Reversed and remanded.
¶ 29.
Vermont law provides that insurance coverage “shall not be placed with a non-admitted insurer unless the full amount of insurance required is not reasonably procurable from admitted insurers actually transacting that kind and class of insurance in [Vermont]; and the amount of insurance exported shall be only the excess over the amount procurable from admitted insurers actually transacting and insuring that kind and class of insurance.” 8 V.S.A. § 5024(a); see also DeBartolo v. Underwriters at Lloyd’s of London, 2007 VT 31, ¶ 3, 181 Vt. 609, 925 A.2d 1018 (mem.) (recognizing that a surplus lines insurer “can issue coverage only if it is not reasonably available from other sources”). According to insurer, the terms of a surplus lines policy are not subject to approval by the State of Vermont, citing 8 V.S.A. § 5021 et seq. Defendants do not argue otherwise.

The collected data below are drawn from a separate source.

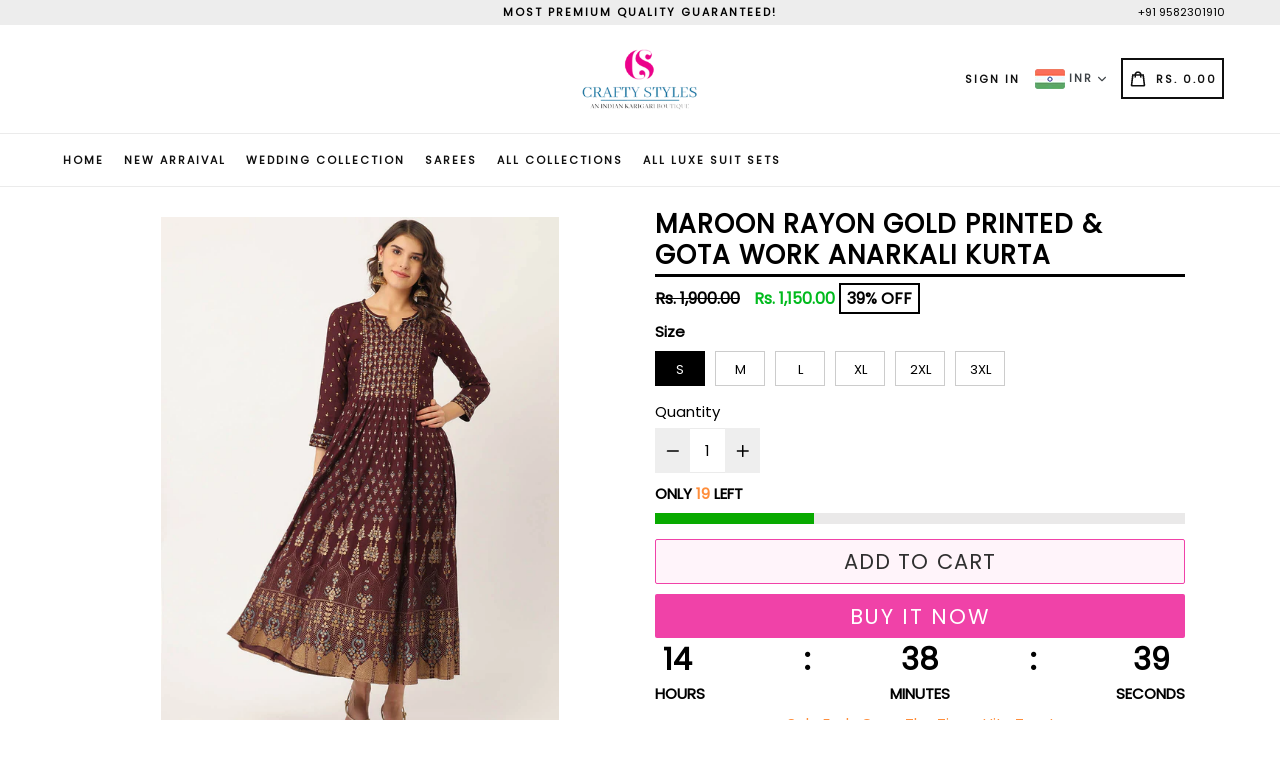

--- FILE ---
content_type: text/css
request_url: https://www.craftystyles.com/cdn/shop/t/17/assets/typo-color.scss.css?v=67013048462079376361716979217
body_size: -493
content:
.site-nav__link--main,.site-nav__link.site-nav__child-link{font-size:11px;font-family:Poppins,HelveticaNeue,Helvetica Neue,sans-serif;font-weight:700;letter-spacing:2px;text-transform:uppercase}.mobile-nav__link,.mobile-nav__sublist-link{font-family:Poppins,HelveticaNeue,Helvetica Neue,sans-serif;font-weight:700;letter-spacing:2px}#desktop_currency .currency-picker,.right_side{font-size:11px;font-family:Poppins,HelveticaNeue,Helvetica Neue,sans-serif;font-weight:700;letter-spacing:2px;text-transform:uppercase}.head-crt-icon{font-size:11px;vertical-align:text-bottom}.imgsldover{font-size:50px;font-family:Poppins;font-weight:600;letter-spacing:2px;text-transform:uppercase}@media only screen and (max-width: 750px){.imgsldover{font-size:20px}}.imgsldover_sub{font-size:22px;font-family:Poppins;font-weight:400;letter-spacing:0px;text-transform:uppercase}@media only screen and (max-width: 750px){.imgsldover_sub{font-size:16px}}.title{font-size:26px;font-family:Poppins;font-weight:600;letter-spacing:0px;text-transform:uppercase}.heading{font-size:26px;font-family:Poppins;font-weight:600;letter-spacing:1px;text-transform:uppercase}.heading_with_nosize{font-family:Poppins;font-weight:600;text-transform:uppercase}.subheading{font-size:16px;font-family:Poppins;font-weight:400;letter-spacing:0px;text-transform:none}.info_title{font-family:Poppins}
/*# sourceMappingURL=/cdn/shop/t/17/assets/typo-color.scss.css.map?v=67013048462079376361716979217 */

This is significant because the Vermont Department of Financial Regulation requires all insurers issuing liability policies in Vermont to provide coverage for pollution by endorsement, although the Department will consider a “Consent to Rate” application “from licensed insurance companies or their agents seeking to attach a pollution exclusion to liability coverage when there is a high probability of a pollution claim.” See Insurance Bulletin No. Ill (Oct. 18, 1996), available at http://www.dfr.vermont.gov/reg-bul-ord/pollution-coverage.
Vermont regulators have disapproved of such exclusions since their inception based on a “determination that the exclusions were ‘unfair and discriminatory to *106some[J and indeed most[,] risks’ and inconsistent with the ‘public expectation of the level of coverage or the degree of coverage that is supposed to be available when one purchased a general liability policy. . . . That practice continues today, although VDBI [(now DFR)] now has a mechanism for approving pollution exclusions on a risk-by-risk basis in cases where, for example, the insured’s operations involve a particularly high risk of environmental liability and the insured would otherwise be unable to obtain coverage.” Maska U.S., Inc. v. Kansa, Gen. Ins. Co., 198 F.3d 74, 80 (2d Cir. 1999) (alteration omitted).
While the Uhlers’ complaint did not specifically identify the airborne substance allegedly responsible for Ms. Uhler’s injury, the Uhlers’ expert opined that it was most likely tertiary amine catalysts.